Money, looks, and perceived victimhood are weapons to wield in the court of public opinion, and Murphy explores the interplay between these factors to mixed, morally grey affect. As ever, he simply cannot get out of his own way, but the ambiguity of this story is more engaging, and its presentation of the horrors less salacious, than its wildly inferior predecessor.

Don’t get me wrong, this isn’t The People vs OJ Simpson – although OJ does make something of a weird cameo – but it hews closer to it than The Jeffrey Dahmer Story did. A backhanded compliment maybe, but a compliment nonetheless.

‘Monsters: The Lyle and Erik Menendez Story’ Review – Murphy At His Best (And Worst)

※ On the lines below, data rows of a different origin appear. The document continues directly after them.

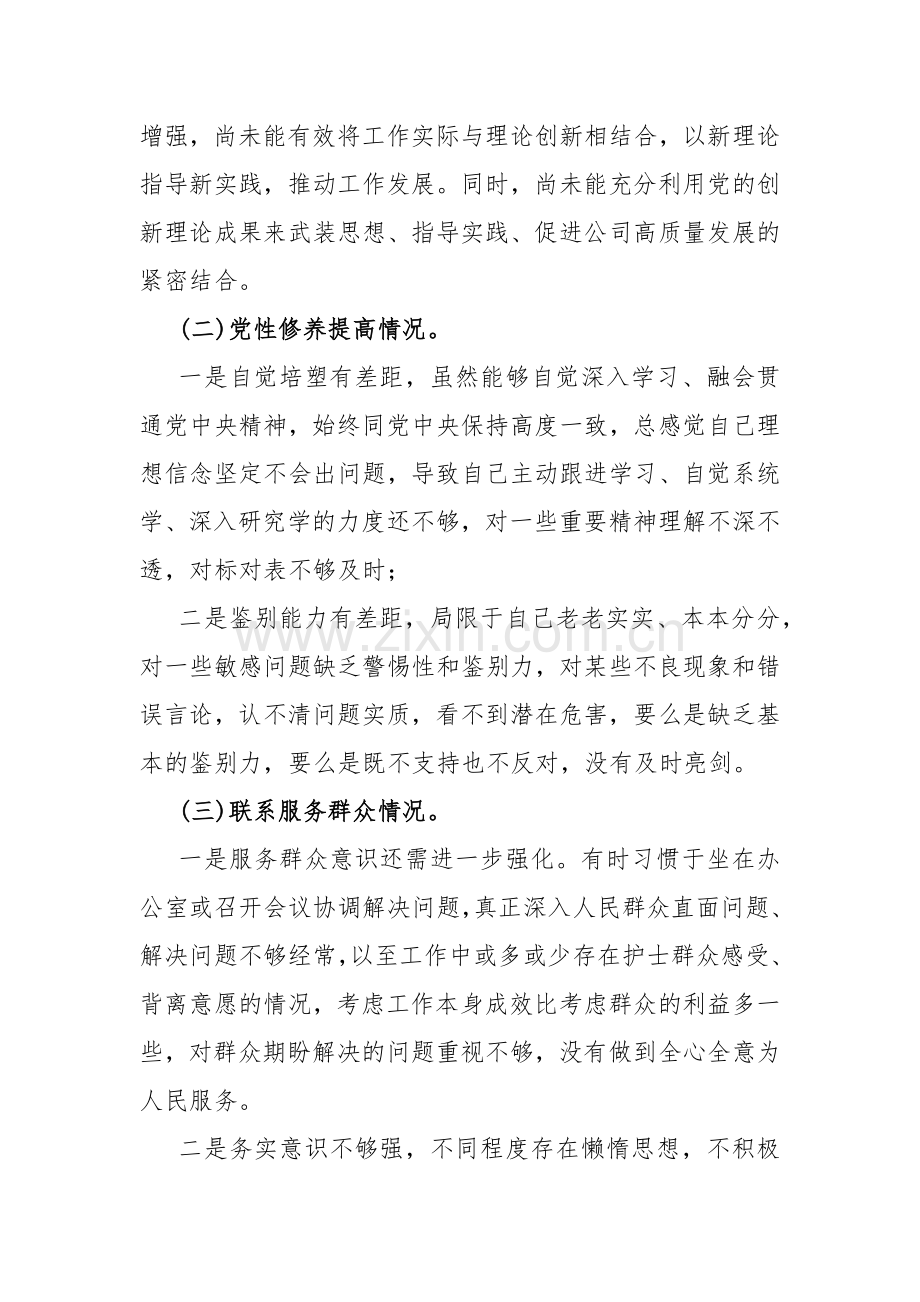 增强，尚未能有效将工作实际与理论创新相结合，以新理论指导新实践，推动工作发展。同时，尚未能充分利用党的创新理论成果来武装思想、指导实践、促进公司高质量发展的紧密结合。

(二)党性修养提高情况。

一是自觉培塑有差距，虽然能够自觉深入学习、融会贯通党中央精神，始终同党中央保持高度一致，总感觉自己理想信念坚定不会出问题，导致自己主动跟进学习、自觉系统学、深入研究学的力度还不够，对一些重要精神理解不深不透，对标对表不够及时；

二是鉴别能力有差距，局限于自己老老实实、本本分分，对一些敏感问题缺乏警惕性和鉴别力，对某些不良现象和错误言论，认不清问题实质，看不到潜在危害，要么是缺乏基本的鉴别力，要么是既不支持也不反对，没有及时亮剑。

(三)联系服务群众情况。

一是服务群众意识还需进一步强化。有时习惯于坐在办公室或召开会议协调解决问题,真正深入人民群众直面问题、解决问题不够经常,以至工作中或多或少存在护士群众感受、背离意愿的情况，考虑工作本身成效比考虑群众的利益多一些，对群众期盼解决的问题重视不够，没有做到全心全意为人民服务。

二是务实意识不够强，不同程度存在懒惰思想，不积极

www.zixin.com.cn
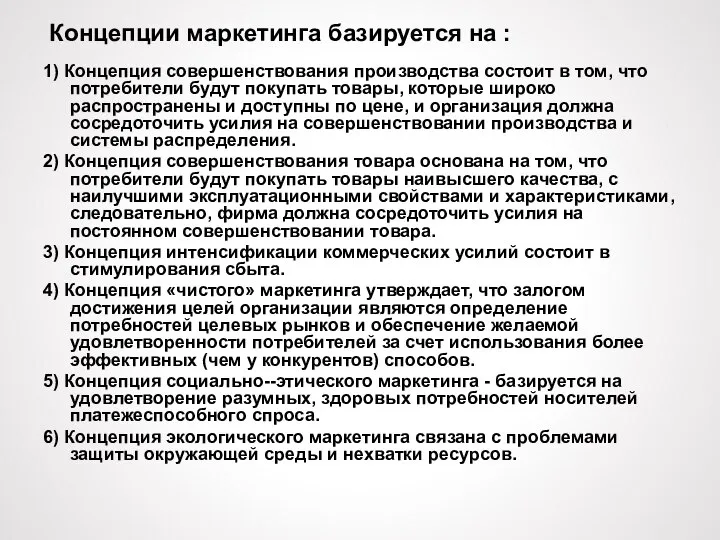 Концепции маркетинга базируется на :

1) Концепция совершенствования производства состоит в том, что потребители будут покупать товары, которые широко распространены и доступны по цене, и организация должна сосредоточить усилия на совершенствовании производства и системы распределения.

2) Концепция совершенствования товара основана на том, что потребители будут покупать товары наивысшего качества, с наилучшими эксплуатационными свойствами и характеристиками, следовательно, фирма должна сосредоточить усилия на постоянном совершенствовании товара.

3) Концепция интенсификации коммерческих усилий состоит в стимулирования сбыта.

4) Концепция «чистого» маркетинга утверждает, что залогом достижения целей организации являются определение потребностей целевых рынков и обеспечение желаемой удовлетворенности потребителей за счет использования более эффективных (чем у конкурентов) способов.

5) Концепция социально--этического маркетинга - базируется на удовлетворение разумных, здоровых потребностей носителей платежеспособного спроса.

6) Концепция экологического маркетинга связана с проблемами защиты окружающей среды и нехватки ресурсов.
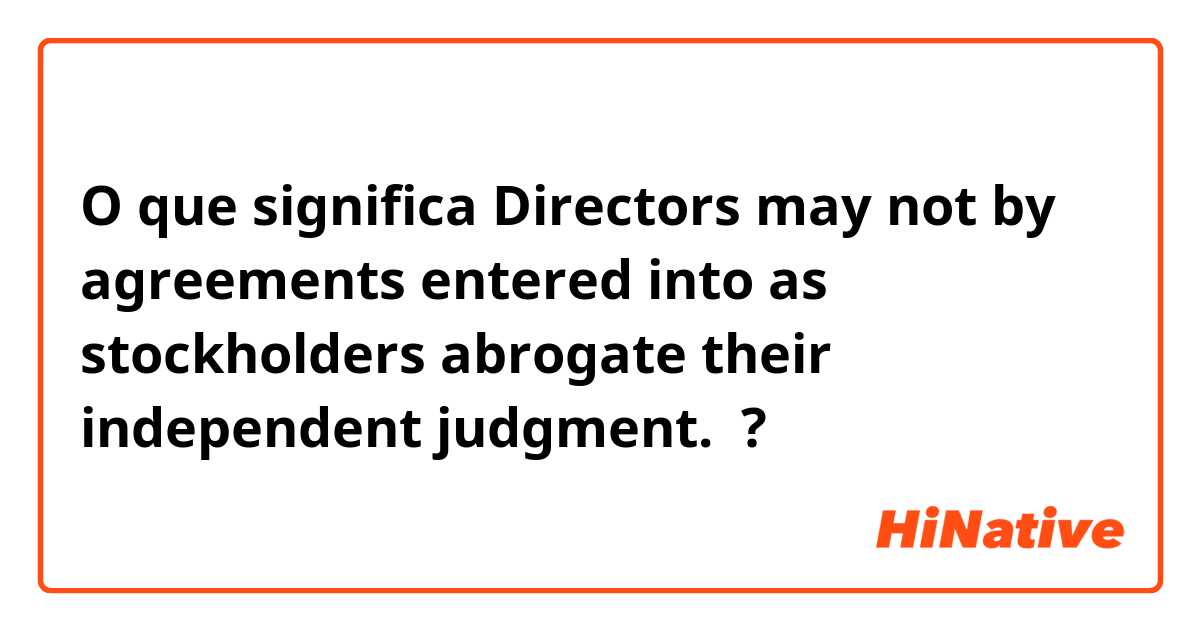 O que significa Directors may not by agreements entered into as stockholders abrogate their independent judgment. ?

HiNative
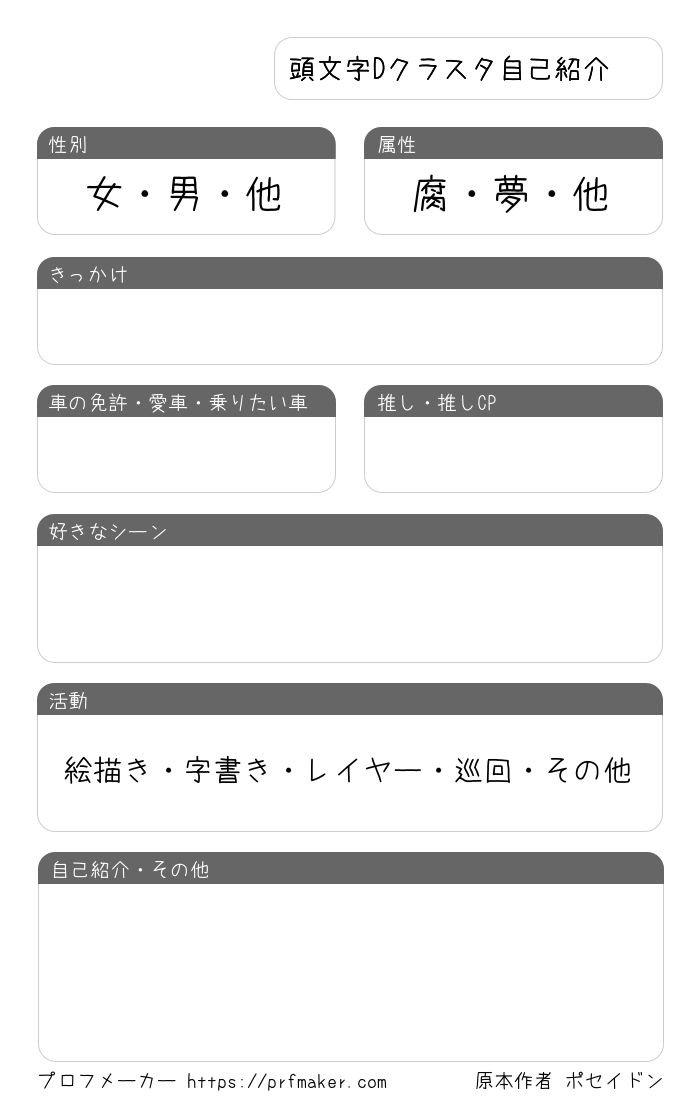 頭文字Dクラスタ自己紹介

性別
女・男・他

属性
腐・夢・他

きっかけ

車の免許・愛車・乗りたい車

推し・推しCP

好きなシーン

活動
絵描き・字書き・レイヤー・巡回・その他

自己紹介・その他

プロフメーカー https://prfmaker.com

原本作者 ポセイドン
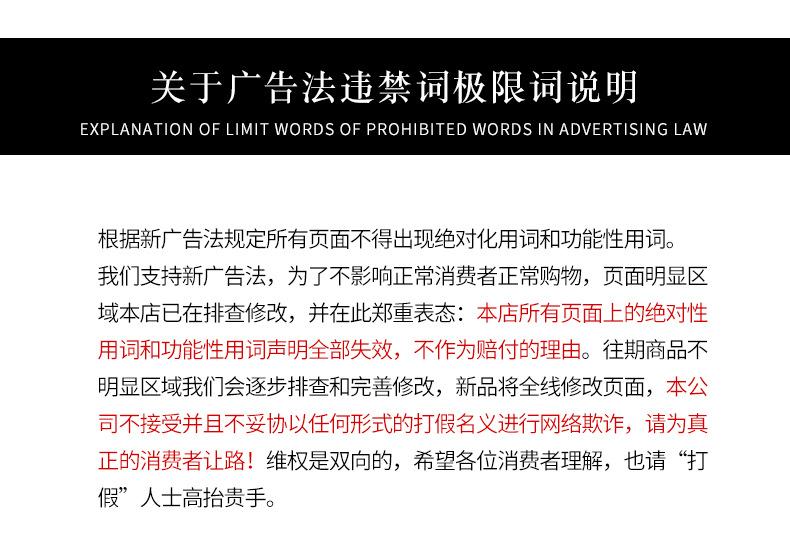 关于广告法违禁词极限词说明
EXPLANATION OF LIMIT WORDS OF PROHIBITED WORDS IN ADVERTISING LAW

根据新广告法规定所有页面不得出现绝对化用词和功能性用词。我们支持新广告法，为了不影响正常消费者正常购物，页面明显区域本店已在排查修改，并在此郑重表态：本店所有页面上的绝对性用词和功能性用词声明全部失效，不作为赔付的理由。往期商品不明显区域我们会逐步排查和完善修改，新品将全线修改页面，本公司不接受并且不妥协以任何形式的打假名义进行网络欺诈，请为真正的消费者让路！维权是双向的，希望各位消费者理解，也请“打假”人士高抬贵手。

Monsters: The Lyle and Erik Menendez Story | Image via Netflix

Nicholas Alexander Chavez (Lyle) and Cooper Koch (Erik) are excellent here all the same. They’re awful by design; preening rich boys whose obnoxiously flamboyant lifestyle hides a laundry list of insecurities and traumatic incidents. Some of these are obvious – they murder their parents with shotguns in the first episode, and it’s such a dementedly violent scene that you can barely look at them as people afterward – but some are less so, like a more understated and faintly comical moment when Lyle’s mother rips his hairpiece off his head at the dinner table, revealing his baldness to his brother for the first time.

This is kind of the point. Lyle and Erik’s defence team claimed the brothers had suffered lifelong abuse at the hands – and potentially other appendages – of their parents, and Murphy seems to want to corroborate this defence to some extent. Javier Bardem and Chloe Sevigny play José and Kitty in flashbacks with a barely-repressed monstrous streak that suggests they are at least in part responsible for their own fates.

But it remains impossible to sympathize with the brothers, which is by design too. Their most vulnerable moments – Erik breaking down and confessing in a therapist’s office, say – are drowned out by interminable stretches of late-80s excess, since if there’s one thing Murphy enjoys more than even heinous crimes, it’s shopping montages.

The overall effect is an odd one. I didn’t find Monsters: The Lyle and Erik Menendez Story to be aggressively off-putting like its predecessor, but I did occasionally find it tone-deaf, clunky, and a bit silly. It’s harder to know where to stand on the case it depicts – though nobody comes out looking clean – and doesn’t linger over the brutality in the same way, but there’s probably a valid case to be made that it’s just as exploitative. The whole thing feels like Murphy at his best and his worst, and true-crime at its most interrogative and salacious; a mess of contradictions through and through.

But it will, of course, be wildly popular, and many more series just like it will be made, and we’ll be here again, sooner rather than later, pondering the same things. All the while, that Netflix subscription will keep being renewed. The story continues.